The mount’s core methods — iter_entries(), stat(), read_bytes(), exists() — have the same shape on every filesystem. To reach a contained partition (the AFS tail of an ADFS disc, say), open the nested Identification rather than the host: its partition records the region, and region_reader() gives a windowed view to open the contained filesystem on.

Discover what is installed

For tools that adapt to the environment — a chooser UI, a creation front-end, an installer probe — enumerate the filesystems through the coordinator.
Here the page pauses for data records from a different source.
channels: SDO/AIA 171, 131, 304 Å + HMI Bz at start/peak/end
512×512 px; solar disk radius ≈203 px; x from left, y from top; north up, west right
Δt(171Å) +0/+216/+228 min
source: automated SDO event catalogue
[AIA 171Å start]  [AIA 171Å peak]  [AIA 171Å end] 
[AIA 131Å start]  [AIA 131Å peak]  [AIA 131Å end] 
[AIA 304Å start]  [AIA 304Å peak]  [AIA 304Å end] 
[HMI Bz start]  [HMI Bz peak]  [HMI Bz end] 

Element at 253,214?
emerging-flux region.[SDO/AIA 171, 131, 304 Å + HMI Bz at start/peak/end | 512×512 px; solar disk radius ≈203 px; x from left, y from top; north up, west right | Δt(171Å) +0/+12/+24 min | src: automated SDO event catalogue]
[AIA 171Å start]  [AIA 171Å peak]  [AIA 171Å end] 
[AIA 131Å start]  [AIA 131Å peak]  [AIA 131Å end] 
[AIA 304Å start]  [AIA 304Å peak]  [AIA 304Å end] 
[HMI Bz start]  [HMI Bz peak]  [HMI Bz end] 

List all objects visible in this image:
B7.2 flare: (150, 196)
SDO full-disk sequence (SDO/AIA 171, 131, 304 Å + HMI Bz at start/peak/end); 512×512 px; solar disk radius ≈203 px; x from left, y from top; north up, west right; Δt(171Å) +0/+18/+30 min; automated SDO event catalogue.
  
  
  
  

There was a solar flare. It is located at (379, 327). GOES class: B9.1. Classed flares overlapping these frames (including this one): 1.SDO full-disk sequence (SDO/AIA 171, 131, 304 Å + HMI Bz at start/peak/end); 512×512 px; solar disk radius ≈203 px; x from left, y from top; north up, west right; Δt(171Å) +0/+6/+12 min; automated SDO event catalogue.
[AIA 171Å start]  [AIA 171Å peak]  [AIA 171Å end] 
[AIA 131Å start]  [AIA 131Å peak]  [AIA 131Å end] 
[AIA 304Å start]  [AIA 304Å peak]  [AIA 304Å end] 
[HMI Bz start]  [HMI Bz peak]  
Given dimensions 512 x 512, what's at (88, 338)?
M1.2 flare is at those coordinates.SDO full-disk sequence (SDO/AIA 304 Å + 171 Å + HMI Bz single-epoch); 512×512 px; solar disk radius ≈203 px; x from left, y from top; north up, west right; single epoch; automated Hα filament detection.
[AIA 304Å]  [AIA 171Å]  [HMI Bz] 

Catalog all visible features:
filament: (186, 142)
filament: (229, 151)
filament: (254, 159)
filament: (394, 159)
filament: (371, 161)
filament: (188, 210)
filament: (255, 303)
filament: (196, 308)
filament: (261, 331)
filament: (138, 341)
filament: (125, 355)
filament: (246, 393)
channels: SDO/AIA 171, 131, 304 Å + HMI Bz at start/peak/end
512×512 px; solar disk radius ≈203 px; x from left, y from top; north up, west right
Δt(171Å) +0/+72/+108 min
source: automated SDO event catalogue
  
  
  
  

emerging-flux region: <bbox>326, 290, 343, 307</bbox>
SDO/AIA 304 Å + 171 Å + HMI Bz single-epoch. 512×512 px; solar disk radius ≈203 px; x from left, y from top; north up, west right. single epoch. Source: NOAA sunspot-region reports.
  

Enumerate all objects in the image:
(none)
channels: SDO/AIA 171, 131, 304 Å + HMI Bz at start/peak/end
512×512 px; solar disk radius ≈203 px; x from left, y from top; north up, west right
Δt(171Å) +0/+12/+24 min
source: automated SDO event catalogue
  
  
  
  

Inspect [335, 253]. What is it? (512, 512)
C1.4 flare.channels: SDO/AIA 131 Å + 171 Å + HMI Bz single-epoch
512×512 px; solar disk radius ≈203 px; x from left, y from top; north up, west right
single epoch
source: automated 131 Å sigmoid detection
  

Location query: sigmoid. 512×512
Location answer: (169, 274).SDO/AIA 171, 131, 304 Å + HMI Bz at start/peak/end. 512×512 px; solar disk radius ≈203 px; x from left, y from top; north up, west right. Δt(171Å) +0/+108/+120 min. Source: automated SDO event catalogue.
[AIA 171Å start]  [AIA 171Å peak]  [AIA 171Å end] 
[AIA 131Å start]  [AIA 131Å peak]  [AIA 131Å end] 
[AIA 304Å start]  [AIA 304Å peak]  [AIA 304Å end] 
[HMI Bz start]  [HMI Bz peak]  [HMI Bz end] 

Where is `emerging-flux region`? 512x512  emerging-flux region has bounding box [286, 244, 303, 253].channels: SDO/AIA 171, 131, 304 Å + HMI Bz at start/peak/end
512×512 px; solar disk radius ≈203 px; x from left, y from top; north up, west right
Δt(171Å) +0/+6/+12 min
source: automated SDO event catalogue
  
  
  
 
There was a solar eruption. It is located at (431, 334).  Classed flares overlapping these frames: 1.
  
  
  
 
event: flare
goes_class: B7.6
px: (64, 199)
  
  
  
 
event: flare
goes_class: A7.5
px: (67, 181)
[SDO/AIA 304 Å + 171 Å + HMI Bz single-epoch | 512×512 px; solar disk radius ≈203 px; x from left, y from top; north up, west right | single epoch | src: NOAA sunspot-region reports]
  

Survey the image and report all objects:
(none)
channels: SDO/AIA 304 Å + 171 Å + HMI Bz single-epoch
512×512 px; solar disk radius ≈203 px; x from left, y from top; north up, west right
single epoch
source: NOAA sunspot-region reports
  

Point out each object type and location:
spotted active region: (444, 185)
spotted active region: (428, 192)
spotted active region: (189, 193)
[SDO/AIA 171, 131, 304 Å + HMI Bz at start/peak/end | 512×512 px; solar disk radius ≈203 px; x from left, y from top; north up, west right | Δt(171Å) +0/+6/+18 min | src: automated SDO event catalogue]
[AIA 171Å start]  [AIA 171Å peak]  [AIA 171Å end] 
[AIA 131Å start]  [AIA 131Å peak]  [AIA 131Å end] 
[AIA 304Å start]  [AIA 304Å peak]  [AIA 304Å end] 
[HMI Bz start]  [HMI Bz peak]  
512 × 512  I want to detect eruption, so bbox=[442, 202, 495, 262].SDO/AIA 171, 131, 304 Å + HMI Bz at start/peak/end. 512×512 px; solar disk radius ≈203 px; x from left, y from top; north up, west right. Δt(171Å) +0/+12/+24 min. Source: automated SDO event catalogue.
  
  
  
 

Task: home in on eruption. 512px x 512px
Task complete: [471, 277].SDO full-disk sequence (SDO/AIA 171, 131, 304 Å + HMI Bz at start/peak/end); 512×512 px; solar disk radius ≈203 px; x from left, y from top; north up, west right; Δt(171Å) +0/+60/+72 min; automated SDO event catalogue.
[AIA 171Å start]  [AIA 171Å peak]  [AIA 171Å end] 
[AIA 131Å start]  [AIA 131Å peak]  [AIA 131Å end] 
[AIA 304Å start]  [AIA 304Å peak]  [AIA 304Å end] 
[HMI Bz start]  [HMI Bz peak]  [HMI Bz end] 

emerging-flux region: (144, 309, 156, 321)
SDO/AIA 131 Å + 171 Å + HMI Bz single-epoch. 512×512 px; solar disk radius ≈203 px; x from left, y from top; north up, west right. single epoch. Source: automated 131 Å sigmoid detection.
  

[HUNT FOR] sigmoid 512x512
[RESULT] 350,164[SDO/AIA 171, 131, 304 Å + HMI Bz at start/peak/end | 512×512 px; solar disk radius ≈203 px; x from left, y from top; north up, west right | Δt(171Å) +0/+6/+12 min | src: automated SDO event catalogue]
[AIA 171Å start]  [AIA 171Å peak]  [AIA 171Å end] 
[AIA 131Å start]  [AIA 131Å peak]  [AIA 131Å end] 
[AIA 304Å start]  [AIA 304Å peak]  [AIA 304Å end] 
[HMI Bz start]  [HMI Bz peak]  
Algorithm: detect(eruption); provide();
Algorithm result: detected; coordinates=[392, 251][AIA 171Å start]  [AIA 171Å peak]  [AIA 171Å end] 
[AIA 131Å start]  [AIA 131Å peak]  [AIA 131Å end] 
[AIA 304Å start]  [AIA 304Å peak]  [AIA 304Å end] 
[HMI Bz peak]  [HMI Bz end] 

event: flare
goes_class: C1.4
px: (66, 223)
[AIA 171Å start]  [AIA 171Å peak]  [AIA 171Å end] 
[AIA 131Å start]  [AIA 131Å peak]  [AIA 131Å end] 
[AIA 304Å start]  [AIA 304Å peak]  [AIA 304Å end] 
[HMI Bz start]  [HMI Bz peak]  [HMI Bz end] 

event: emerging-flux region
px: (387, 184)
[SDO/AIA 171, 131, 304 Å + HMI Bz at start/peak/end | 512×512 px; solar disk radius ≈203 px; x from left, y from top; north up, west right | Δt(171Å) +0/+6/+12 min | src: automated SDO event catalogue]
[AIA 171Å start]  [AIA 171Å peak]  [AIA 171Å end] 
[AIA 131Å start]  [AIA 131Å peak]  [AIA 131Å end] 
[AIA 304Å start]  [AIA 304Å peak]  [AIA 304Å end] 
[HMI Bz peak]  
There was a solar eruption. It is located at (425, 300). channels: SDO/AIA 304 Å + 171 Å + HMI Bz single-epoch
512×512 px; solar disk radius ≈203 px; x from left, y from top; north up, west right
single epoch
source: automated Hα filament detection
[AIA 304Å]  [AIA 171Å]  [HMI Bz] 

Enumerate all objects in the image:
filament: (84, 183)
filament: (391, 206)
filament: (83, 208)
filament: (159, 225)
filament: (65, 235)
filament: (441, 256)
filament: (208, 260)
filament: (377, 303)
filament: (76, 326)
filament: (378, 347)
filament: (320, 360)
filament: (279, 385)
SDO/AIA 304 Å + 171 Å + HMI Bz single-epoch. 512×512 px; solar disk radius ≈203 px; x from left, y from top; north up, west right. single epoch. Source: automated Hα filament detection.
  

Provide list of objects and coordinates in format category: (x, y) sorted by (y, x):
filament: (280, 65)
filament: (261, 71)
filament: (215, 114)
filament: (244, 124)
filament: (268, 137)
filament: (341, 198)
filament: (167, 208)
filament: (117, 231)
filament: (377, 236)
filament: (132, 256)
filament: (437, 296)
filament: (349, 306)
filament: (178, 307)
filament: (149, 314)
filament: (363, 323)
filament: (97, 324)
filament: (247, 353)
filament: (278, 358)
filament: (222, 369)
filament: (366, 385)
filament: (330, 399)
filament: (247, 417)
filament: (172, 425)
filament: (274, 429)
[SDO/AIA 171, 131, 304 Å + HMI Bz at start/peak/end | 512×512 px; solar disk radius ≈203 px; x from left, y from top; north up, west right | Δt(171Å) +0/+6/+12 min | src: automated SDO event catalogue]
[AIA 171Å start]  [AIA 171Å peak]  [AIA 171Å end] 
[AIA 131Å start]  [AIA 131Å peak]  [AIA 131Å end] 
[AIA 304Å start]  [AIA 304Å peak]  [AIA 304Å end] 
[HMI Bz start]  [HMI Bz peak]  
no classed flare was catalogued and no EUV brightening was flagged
The set grows automatically as filesystem packages are installed; no hand-wired registry.

def list_installed() -> None:
    """Print every recognised filesystem with its one-line description."""
    for name in sorted(filesystem_names()):
        print(f"  {name:14s}  {describe_filesystem(name, single_line=True)}")

To examine one filesystem’s full description (the same text disc describe-filesystem NAME prints), call describe_filesystem() without single_line.

When to use which surface

Goal

Use

“I’m writing a DFS-aware script.”

oaknut.dfs.DFS

“I’m writing an ADFS-aware script.”

oaknut.adfs.ADFS

“I have an image; I’m not sure what.”

identify()

“Open this and treat it uniformly.”

create_filesystem()

“Adapt to what this filesystem can do.”

isinstance(mount, …) capability checks

“What’s installed in this environment?”

filesystem_names()

The concrete-class API and the extension axis are not alternatives; they are layers. The CLI uses the extension axis to route to the right filesystem, then the concrete classes do the work underneath. Your code can sit at whichever layer fits its job.